BEGIN

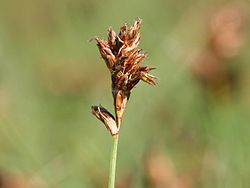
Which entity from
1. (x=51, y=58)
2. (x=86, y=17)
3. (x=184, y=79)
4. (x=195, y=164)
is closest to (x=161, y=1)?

END

Copy every line of the rows above word for word, leaving out the pictures.

**Task solution**.
Which entity from
1. (x=51, y=58)
2. (x=86, y=17)
3. (x=184, y=79)
4. (x=195, y=164)
is closest to (x=161, y=1)?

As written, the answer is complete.